What do you guys do subjectively though? Like if someone's on a PCA the oral equivalents can be crazy high. For cancer pain, I like sending patients out on 2/3 of dose of MS Contin and 1/3 MS IR. But some attendings tell me not to go straight off of the PCA equivalent dose bc it'll be too high. This is a nebulous area for me too.

These patients (dying cancer patients) coming off PCAs are appropriate to get palliative care or pain medicine to help with pain medications.
 
What do you guys do subjectively though? Like if someone's on a PCA the oral equivalents can be crazy high. For cancer pain, I like sending patients out on 2/3 of dose of MS Contin and 1/3 MS IR. But some attendings tell me not to go straight off of the PCA equivalent dose bc it'll be too high. This is a nebulous area for me too.
If it's the same drug (morphine->morphine), I convert them to the straight equivalent dose.

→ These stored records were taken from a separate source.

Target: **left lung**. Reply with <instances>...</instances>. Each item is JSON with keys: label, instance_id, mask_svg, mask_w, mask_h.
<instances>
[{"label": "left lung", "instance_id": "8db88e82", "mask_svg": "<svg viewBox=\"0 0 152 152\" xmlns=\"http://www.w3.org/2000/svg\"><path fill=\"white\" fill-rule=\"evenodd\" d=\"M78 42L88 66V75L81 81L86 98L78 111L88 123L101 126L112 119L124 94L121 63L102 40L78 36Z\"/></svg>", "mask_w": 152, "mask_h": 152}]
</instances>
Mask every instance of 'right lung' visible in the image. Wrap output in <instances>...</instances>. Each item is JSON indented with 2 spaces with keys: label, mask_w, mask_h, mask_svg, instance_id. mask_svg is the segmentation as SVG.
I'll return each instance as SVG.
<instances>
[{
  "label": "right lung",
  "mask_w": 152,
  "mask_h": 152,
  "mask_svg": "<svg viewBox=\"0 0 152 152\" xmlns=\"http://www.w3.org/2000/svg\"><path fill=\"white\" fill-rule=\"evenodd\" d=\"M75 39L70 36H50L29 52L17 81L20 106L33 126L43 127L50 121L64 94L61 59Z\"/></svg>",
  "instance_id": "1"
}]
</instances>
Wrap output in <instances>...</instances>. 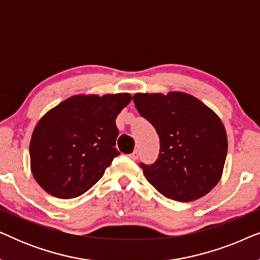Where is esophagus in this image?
<instances>
[{
	"mask_svg": "<svg viewBox=\"0 0 260 260\" xmlns=\"http://www.w3.org/2000/svg\"><path fill=\"white\" fill-rule=\"evenodd\" d=\"M129 156V157L131 158V159H137V157H138V151H134L133 154H130V155H127Z\"/></svg>",
	"mask_w": 260,
	"mask_h": 260,
	"instance_id": "esophagus-1",
	"label": "esophagus"
}]
</instances>
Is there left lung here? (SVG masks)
<instances>
[{
  "label": "left lung",
  "mask_w": 260,
  "mask_h": 260,
  "mask_svg": "<svg viewBox=\"0 0 260 260\" xmlns=\"http://www.w3.org/2000/svg\"><path fill=\"white\" fill-rule=\"evenodd\" d=\"M134 103L159 137L154 165H141L147 180L166 198L188 202L209 193L221 179L227 135L211 108L186 92L136 93Z\"/></svg>",
  "instance_id": "left-lung-1"
}]
</instances>
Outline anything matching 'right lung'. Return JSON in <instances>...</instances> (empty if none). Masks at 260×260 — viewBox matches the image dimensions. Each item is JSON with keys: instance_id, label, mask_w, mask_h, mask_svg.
I'll use <instances>...</instances> for the list:
<instances>
[{"instance_id": "right-lung-1", "label": "right lung", "mask_w": 260, "mask_h": 260, "mask_svg": "<svg viewBox=\"0 0 260 260\" xmlns=\"http://www.w3.org/2000/svg\"><path fill=\"white\" fill-rule=\"evenodd\" d=\"M130 93L76 94L48 110L29 144L30 170L42 189L59 199L79 197L93 187L112 159L116 118Z\"/></svg>"}]
</instances>
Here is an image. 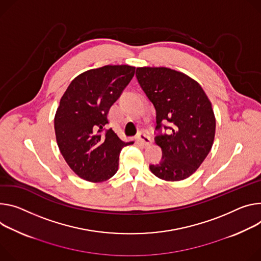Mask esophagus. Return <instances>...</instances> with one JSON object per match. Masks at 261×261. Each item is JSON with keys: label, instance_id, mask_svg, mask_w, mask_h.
Instances as JSON below:
<instances>
[{"label": "esophagus", "instance_id": "obj_1", "mask_svg": "<svg viewBox=\"0 0 261 261\" xmlns=\"http://www.w3.org/2000/svg\"><path fill=\"white\" fill-rule=\"evenodd\" d=\"M137 141L139 143V145L144 146V147H148V146H150V145L152 144L151 137H150L148 134H146L145 132H140V133L138 134V136H137Z\"/></svg>", "mask_w": 261, "mask_h": 261}]
</instances>
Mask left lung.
Instances as JSON below:
<instances>
[{
	"label": "left lung",
	"mask_w": 261,
	"mask_h": 261,
	"mask_svg": "<svg viewBox=\"0 0 261 261\" xmlns=\"http://www.w3.org/2000/svg\"><path fill=\"white\" fill-rule=\"evenodd\" d=\"M136 78L156 109L159 133L155 143L162 158L150 170L165 181L184 180L198 170L212 148L216 116L211 103L197 81L175 69L137 67ZM167 121L168 132L161 134L162 123Z\"/></svg>",
	"instance_id": "1"
}]
</instances>
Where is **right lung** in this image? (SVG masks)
I'll return each mask as SVG.
<instances>
[{
    "instance_id": "obj_1",
    "label": "right lung",
    "mask_w": 261,
    "mask_h": 261,
    "mask_svg": "<svg viewBox=\"0 0 261 261\" xmlns=\"http://www.w3.org/2000/svg\"><path fill=\"white\" fill-rule=\"evenodd\" d=\"M135 73L130 65H105L77 76L60 99L54 128L68 167L89 182L110 179L118 169L125 143L108 124V112Z\"/></svg>"
}]
</instances>
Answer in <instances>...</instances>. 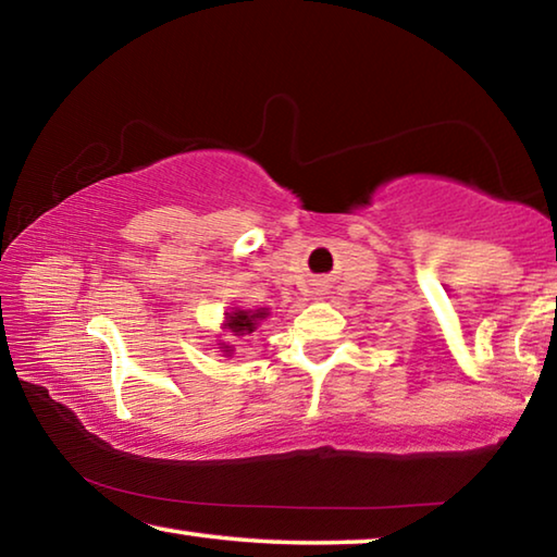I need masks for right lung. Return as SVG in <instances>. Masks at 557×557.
<instances>
[{"instance_id":"right-lung-1","label":"right lung","mask_w":557,"mask_h":557,"mask_svg":"<svg viewBox=\"0 0 557 557\" xmlns=\"http://www.w3.org/2000/svg\"><path fill=\"white\" fill-rule=\"evenodd\" d=\"M268 317L265 309H258V312H243V309H235L233 314H228V319H225V326L231 329L233 336H245V334H252L258 329V324L262 322V319ZM225 354H231L233 348L231 346H221Z\"/></svg>"}]
</instances>
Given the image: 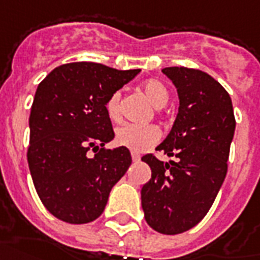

If it's a different drug (fentanyl->morphine or something), I decrease by 30-50% to account for incomplete cross-reactivity and start them on that.

Either way, ideally have them on orals for at least a day prior to discharge.

Cancer pain patients get whatever the hell they want.
 
The other thing to keep in mind - is it acute pain that is improving (like post procedure) or is chronic pain/the new norm for this patient. If acute pain, i would be reluctant to start long acting meds right away but continue using appropriate dosed breakthroughs untill the medication needs are stable.


If the patient tolerated the pca dose, you shouldnt be scared by the oral equivalent dose, even if the number seems high!